**Passage:**
The ability of an application withstand increased workload without sacrificing latency.


Latency: amount of time a system takes to respond to a user request.

  • Network Latency
    • Time taken to send a packet from A to B
    • Boosted using CDNs to deploy servers as close to the end-user as possible
  • Application Latency
    • Time the application takes to process a request
    • Run stress and load tests, fix bottlenecks

Vertical scaling

  • Adding more power to the hardware.
  • Simplest way to scale; but reaches the maximum possible capacity fairly quickly.
  • Does not contribute to availability
  • No need to refactor code Eg. Increasing RAM or Hard Disk

Horizontal scaling

  • Adding more hardware to the existing hardware pool.

**Given material:**

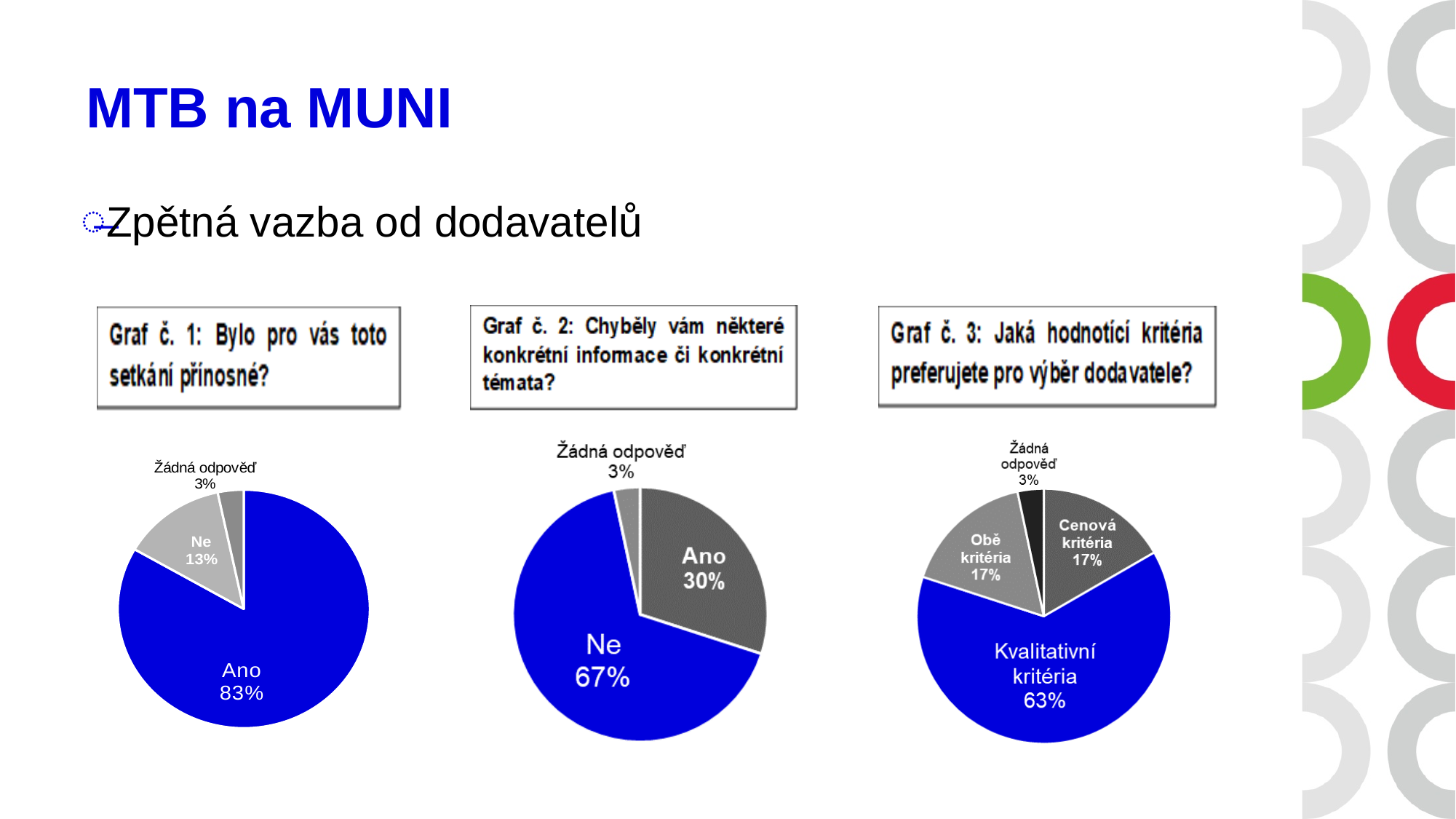
What kind of chart is Graf č. 1? Pie chart In Graf č. 1, which category has the smallest slice? Žádná odpověď In Graf č. 2, what share of respondents answered "Ne"? 67% In Graf č. 1, which is larger, the "Ano" slice or the "Ne" slice? Ano In Graf č. 1, what share of respondents answered "Ne"? 13% In Graf č. 3, how many slices does the pie chart have? 4 In Graf č. 2, what share of respondents answered "Ano"? 30% In Graf č. 2, what is the difference between the "Ne" and "Ano" shares? 37% In Graf č. 2, which category has the largest slice? Ne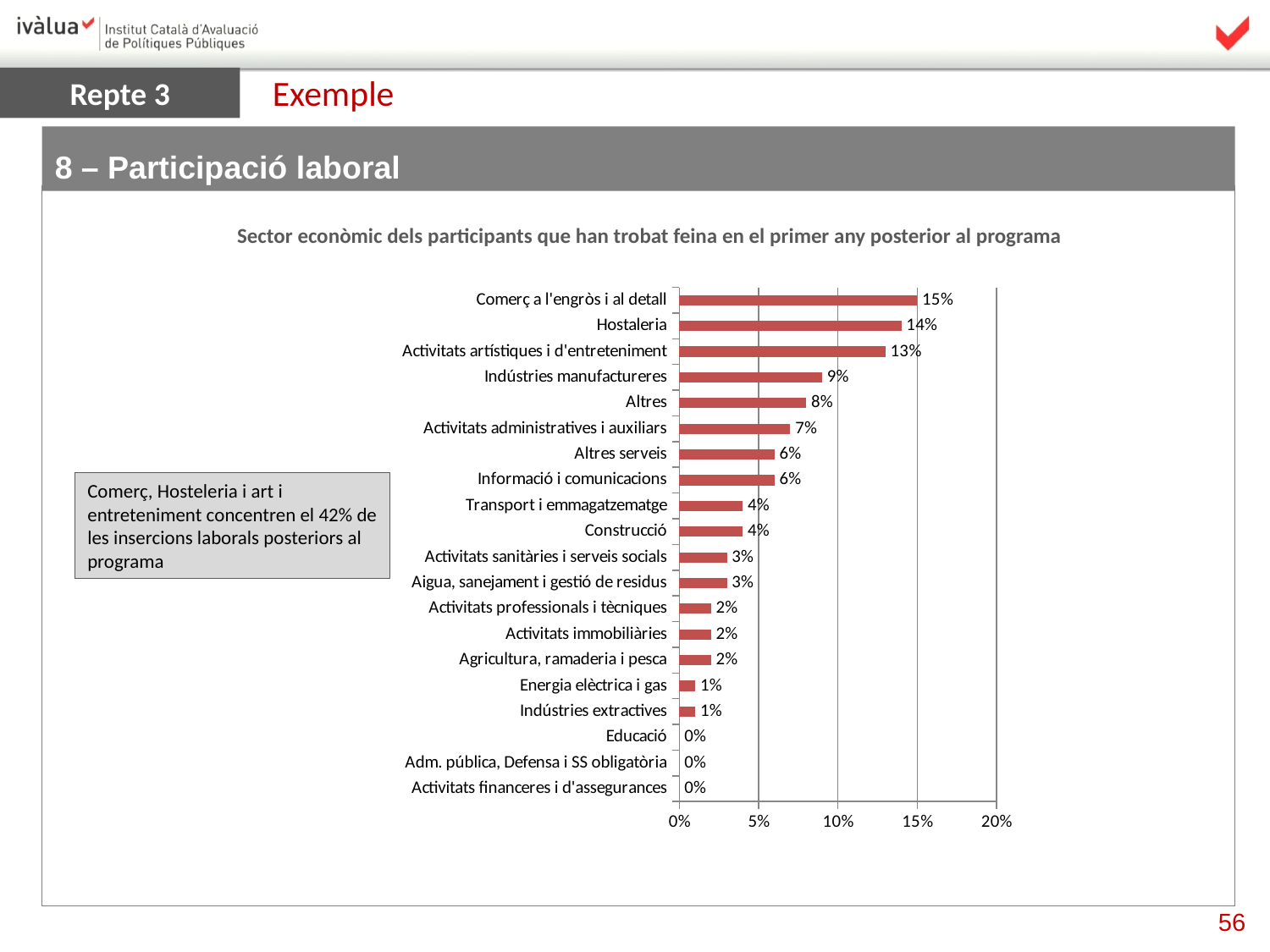
Which is larger, the value for Altres or the value for Activitats administratives i auxiliars? Altres What is the value for Construcció? 4% What kind of chart is shown on the slide? bar chart Is the value for Comerç a l'engròs i al detall greater or less than 10%? greater What is the value for Indústries manufactureres? 9% How many categories are shown on the chart? 20 What is the value for Hostaleria? 14% What is the title of the chart? Sector econòmic dels participants que han trobat feina en el primer any posterior al programa What is the value for Educació? 0% What is the difference between the values for Comerç a l'engròs i al detall and Activitats artístiques i d'entreteniment? 2% Which category has the highest value? Comerç a l'engròs i al detall What is the highest value shown on the x axis? 20%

**Exercises:**
**1.** For each statement about the scalability notes, answer yes or no and quote the words from the notes that decide it: (a) vertical scaling requires refactoring code, (b) CDNs are used to deploy servers close to the end-user, (c) vertical scaling improves availability.
**2.** Carry on the scalability notes from their last line, keeping the same bulleted style.
The material has no connection to the scalability notes.

**Answers by task:**
**1.**
(a) No: "No need to refactor code"
(b) Yes: "Boosted using CDNs to deploy servers as close to the end-user as possible"
(c) No: "Does not contribute to availability"

**2.**
  • Can scale infinitely (reasonably) and dynamically.
  • Increases availability
  • Need to refactor code to make it stateless (no static instances, since they're bound to the machine) Eg. Elastic cloud computing - rent hardware (servers), even with the ability to pay only for use.

Some bottlenecks:

  • Single DB (might not be able to handle the load)
  • Application logic (lack of asynchronicity, etc. Just...bad code)
  • Not caching
  • Lack of load balancers
  • Lack of data compression

Test and profile apps to find bottlenecks.